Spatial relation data
________________________________________

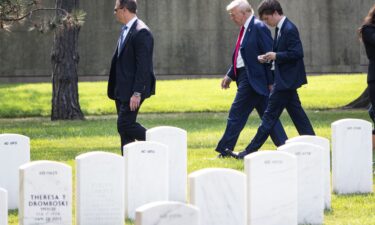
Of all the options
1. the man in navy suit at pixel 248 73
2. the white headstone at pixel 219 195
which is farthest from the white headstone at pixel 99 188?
the man in navy suit at pixel 248 73

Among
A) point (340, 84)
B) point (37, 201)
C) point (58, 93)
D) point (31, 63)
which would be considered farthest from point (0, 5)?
Answer: point (31, 63)

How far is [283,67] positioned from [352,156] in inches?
81.5

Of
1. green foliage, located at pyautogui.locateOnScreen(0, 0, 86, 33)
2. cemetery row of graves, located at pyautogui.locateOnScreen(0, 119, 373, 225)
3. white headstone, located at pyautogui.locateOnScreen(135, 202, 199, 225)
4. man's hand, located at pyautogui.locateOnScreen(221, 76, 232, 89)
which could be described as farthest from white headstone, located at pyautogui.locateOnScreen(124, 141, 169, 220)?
green foliage, located at pyautogui.locateOnScreen(0, 0, 86, 33)

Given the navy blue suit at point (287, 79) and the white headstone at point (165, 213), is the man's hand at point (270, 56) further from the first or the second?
the white headstone at point (165, 213)

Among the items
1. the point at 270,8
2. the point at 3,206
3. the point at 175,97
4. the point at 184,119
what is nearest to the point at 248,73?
the point at 270,8

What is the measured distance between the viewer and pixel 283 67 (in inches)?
518

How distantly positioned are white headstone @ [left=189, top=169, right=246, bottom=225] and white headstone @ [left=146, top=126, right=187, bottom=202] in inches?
103

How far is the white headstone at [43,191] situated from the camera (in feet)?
28.5

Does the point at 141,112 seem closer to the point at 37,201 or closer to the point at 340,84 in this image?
the point at 340,84

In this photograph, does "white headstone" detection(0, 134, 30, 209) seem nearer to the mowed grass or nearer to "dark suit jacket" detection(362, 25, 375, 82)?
"dark suit jacket" detection(362, 25, 375, 82)

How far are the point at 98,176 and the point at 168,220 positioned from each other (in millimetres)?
2639

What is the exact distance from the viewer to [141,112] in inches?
975

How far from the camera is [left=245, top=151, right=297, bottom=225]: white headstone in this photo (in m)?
8.59

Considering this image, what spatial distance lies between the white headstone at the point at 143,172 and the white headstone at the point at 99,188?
0.57 meters
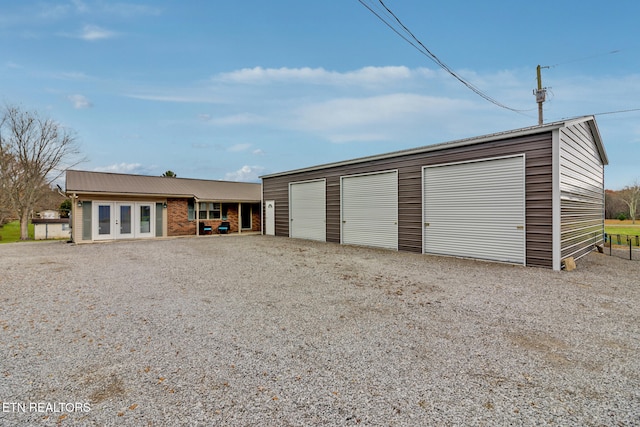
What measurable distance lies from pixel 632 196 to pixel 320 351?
4225cm

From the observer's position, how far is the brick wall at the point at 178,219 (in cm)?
1648

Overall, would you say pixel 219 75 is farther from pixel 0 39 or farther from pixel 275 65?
pixel 0 39

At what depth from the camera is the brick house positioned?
46.1 feet

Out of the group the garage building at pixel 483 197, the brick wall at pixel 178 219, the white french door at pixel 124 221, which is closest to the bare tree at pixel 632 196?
the garage building at pixel 483 197

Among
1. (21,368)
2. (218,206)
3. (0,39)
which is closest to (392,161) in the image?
(21,368)

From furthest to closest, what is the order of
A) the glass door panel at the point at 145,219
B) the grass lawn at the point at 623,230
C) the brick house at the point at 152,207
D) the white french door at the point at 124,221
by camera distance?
the glass door panel at the point at 145,219
the white french door at the point at 124,221
the grass lawn at the point at 623,230
the brick house at the point at 152,207

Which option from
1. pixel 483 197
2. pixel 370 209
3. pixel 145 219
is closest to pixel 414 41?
pixel 483 197

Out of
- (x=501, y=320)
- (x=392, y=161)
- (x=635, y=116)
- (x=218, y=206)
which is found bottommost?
(x=501, y=320)

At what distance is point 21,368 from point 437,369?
4.02 m

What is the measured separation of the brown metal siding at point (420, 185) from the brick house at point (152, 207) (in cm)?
360

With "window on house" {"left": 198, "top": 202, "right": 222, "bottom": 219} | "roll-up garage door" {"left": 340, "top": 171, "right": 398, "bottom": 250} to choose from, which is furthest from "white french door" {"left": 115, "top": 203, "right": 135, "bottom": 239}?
"roll-up garage door" {"left": 340, "top": 171, "right": 398, "bottom": 250}

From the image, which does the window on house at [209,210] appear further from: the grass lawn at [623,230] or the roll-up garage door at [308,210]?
the grass lawn at [623,230]

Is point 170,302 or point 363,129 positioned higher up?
point 363,129

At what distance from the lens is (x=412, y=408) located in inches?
85.4
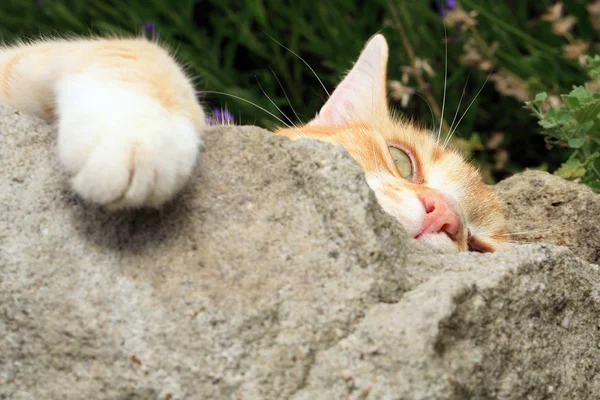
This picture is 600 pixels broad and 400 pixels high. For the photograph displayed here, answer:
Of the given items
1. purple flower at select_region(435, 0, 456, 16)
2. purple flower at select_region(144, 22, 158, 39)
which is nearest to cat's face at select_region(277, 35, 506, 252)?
purple flower at select_region(435, 0, 456, 16)

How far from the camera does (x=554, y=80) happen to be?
3.43 metres

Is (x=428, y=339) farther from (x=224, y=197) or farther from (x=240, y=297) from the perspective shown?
(x=224, y=197)

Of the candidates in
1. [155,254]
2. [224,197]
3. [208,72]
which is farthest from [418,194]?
[208,72]

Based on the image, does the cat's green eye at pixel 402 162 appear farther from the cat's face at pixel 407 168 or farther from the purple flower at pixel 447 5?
the purple flower at pixel 447 5

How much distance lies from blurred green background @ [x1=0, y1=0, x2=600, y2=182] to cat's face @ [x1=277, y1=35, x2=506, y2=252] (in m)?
0.93

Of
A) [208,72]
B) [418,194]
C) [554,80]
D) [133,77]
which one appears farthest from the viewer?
[208,72]

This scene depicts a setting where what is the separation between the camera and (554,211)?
7.31 ft

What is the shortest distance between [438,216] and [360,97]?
73cm

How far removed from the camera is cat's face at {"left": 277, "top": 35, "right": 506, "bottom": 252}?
191cm

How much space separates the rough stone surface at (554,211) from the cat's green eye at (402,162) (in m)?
0.34

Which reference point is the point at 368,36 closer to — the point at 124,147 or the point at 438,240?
the point at 438,240

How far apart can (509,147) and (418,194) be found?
2263 mm

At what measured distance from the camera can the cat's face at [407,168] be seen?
1908 millimetres

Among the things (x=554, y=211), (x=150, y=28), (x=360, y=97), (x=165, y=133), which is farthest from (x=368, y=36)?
(x=165, y=133)
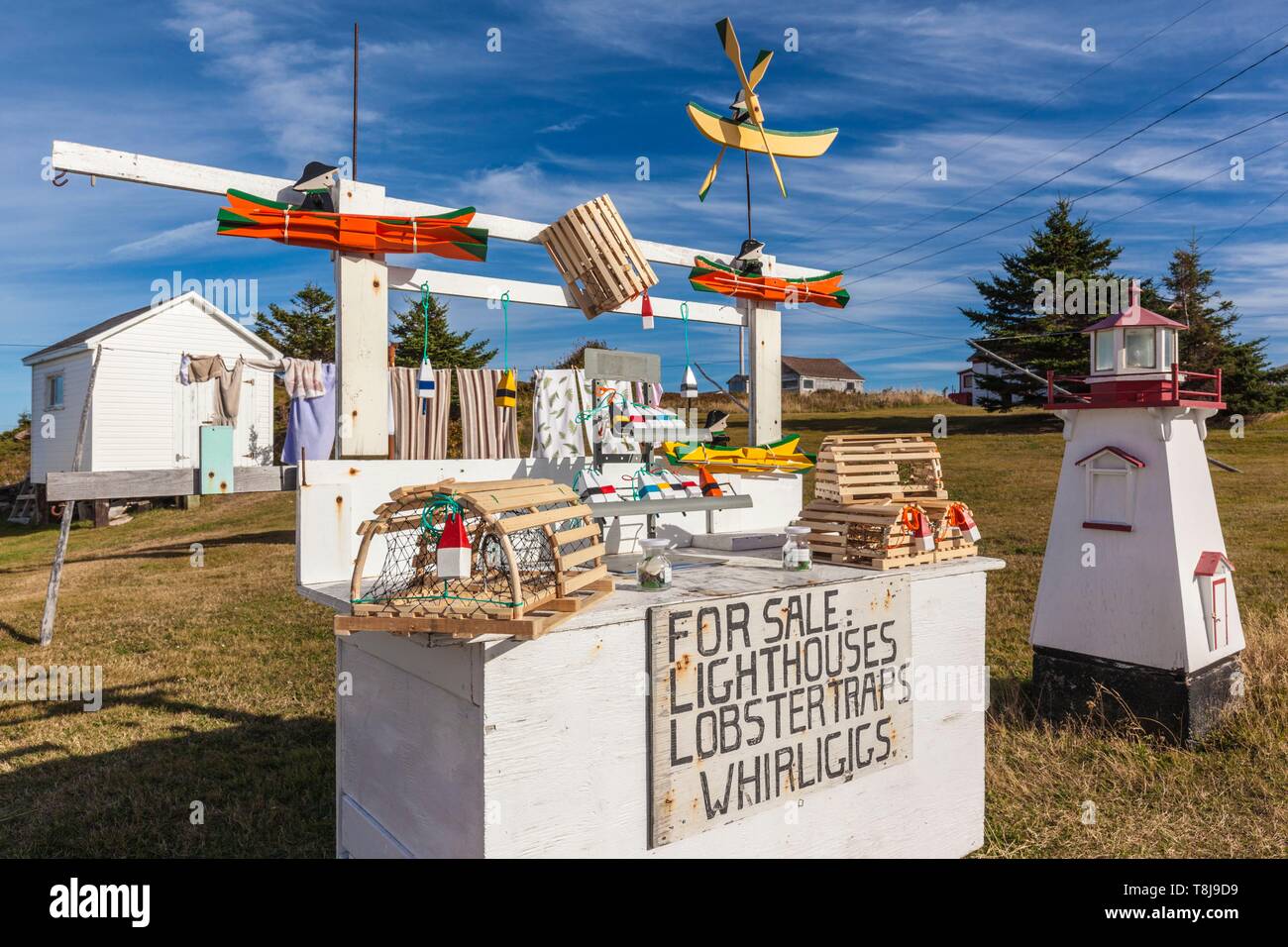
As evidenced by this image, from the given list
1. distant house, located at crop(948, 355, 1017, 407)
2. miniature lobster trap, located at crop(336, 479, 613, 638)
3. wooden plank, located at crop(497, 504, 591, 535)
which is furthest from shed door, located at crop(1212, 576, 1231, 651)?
distant house, located at crop(948, 355, 1017, 407)

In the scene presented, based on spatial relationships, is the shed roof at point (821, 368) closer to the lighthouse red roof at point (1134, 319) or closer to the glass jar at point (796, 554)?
the lighthouse red roof at point (1134, 319)

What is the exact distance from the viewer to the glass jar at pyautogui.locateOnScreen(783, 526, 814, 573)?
439 centimetres

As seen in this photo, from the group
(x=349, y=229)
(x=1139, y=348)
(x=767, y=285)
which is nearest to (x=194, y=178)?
(x=349, y=229)

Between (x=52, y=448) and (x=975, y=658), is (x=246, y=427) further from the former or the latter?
(x=975, y=658)

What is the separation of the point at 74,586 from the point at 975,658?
49.9 ft

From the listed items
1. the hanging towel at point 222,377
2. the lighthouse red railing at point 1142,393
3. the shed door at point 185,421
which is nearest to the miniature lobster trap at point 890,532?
the lighthouse red railing at point 1142,393

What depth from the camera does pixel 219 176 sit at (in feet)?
13.4

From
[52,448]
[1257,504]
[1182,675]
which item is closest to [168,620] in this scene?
[1182,675]

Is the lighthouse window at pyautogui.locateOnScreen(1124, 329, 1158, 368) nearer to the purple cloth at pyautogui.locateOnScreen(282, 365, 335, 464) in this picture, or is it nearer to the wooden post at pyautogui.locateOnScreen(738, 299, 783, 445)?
the wooden post at pyautogui.locateOnScreen(738, 299, 783, 445)

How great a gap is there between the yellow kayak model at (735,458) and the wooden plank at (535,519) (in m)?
2.47

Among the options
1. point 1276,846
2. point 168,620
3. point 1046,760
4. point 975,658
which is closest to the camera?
point 975,658

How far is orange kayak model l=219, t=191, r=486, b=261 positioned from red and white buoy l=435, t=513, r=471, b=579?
6.90ft

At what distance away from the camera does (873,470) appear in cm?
516

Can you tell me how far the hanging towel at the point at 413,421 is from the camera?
4855 mm
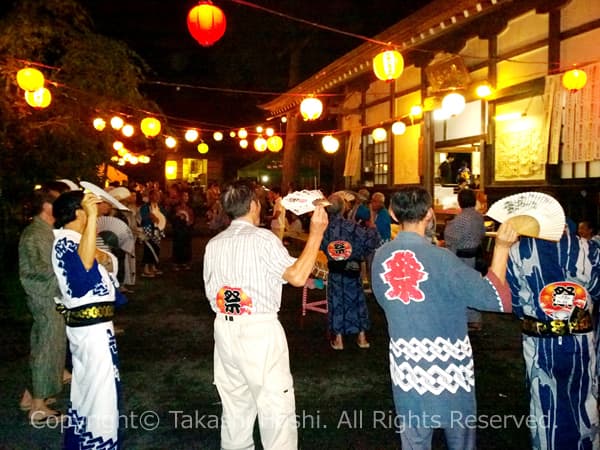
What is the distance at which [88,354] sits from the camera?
11.5 ft

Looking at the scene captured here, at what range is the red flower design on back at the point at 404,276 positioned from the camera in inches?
111

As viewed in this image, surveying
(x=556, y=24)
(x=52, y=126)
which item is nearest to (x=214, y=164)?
(x=52, y=126)

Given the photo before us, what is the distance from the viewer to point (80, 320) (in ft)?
11.5

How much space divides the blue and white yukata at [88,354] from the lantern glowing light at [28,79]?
768cm

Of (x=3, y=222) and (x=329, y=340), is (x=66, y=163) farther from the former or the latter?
(x=329, y=340)

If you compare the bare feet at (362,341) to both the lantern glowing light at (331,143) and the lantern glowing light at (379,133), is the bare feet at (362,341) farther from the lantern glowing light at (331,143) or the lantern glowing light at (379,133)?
the lantern glowing light at (331,143)

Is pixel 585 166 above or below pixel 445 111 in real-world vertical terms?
below

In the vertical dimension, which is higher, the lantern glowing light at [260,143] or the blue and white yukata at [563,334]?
the lantern glowing light at [260,143]

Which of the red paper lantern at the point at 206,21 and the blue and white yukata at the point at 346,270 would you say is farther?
the red paper lantern at the point at 206,21

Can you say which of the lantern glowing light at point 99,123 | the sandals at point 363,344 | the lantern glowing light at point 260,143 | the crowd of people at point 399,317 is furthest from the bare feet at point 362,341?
the lantern glowing light at point 260,143

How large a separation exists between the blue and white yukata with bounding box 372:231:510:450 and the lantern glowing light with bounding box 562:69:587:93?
6342 mm

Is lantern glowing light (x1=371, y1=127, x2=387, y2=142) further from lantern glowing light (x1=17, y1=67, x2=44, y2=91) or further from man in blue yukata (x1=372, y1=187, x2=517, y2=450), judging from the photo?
man in blue yukata (x1=372, y1=187, x2=517, y2=450)

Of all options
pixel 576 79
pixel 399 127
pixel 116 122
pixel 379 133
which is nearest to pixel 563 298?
pixel 576 79

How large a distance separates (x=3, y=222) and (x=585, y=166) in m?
10.8
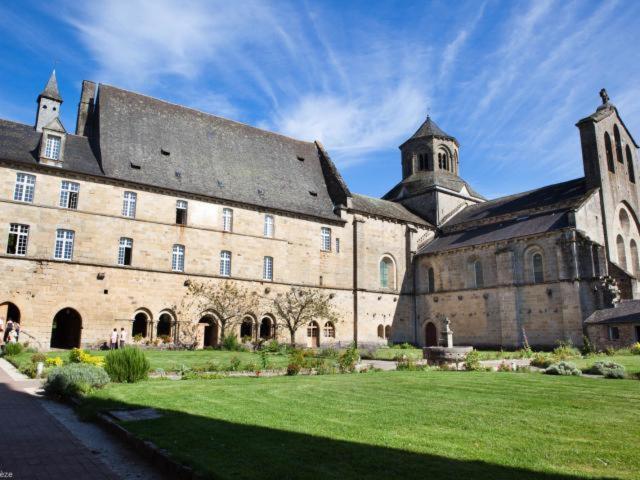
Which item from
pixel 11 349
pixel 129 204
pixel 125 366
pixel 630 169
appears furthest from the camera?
pixel 630 169

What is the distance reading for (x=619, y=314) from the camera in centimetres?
2664

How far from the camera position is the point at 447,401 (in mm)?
10047

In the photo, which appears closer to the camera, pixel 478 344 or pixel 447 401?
pixel 447 401

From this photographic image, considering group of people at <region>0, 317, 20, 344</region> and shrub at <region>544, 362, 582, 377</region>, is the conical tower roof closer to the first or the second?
group of people at <region>0, 317, 20, 344</region>

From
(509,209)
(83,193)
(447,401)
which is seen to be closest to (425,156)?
(509,209)

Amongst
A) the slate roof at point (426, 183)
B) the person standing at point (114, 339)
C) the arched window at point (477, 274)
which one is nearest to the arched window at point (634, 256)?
the arched window at point (477, 274)

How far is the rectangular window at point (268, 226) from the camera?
108 ft

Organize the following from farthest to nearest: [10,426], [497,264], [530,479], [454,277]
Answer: [454,277] → [497,264] → [10,426] → [530,479]

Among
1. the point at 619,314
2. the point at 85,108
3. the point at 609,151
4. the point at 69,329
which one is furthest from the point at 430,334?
the point at 85,108

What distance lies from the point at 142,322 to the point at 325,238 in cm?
1409

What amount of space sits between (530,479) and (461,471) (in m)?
0.71

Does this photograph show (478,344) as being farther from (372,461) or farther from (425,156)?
(372,461)

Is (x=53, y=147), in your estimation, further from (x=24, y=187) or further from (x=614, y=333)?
(x=614, y=333)

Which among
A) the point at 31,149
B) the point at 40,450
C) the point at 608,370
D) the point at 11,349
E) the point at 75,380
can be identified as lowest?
the point at 40,450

________________________________________

Report every line above that contains the string "items". Case counts, so match capitalization exactly.

Among the items
Of the given items
From the listed items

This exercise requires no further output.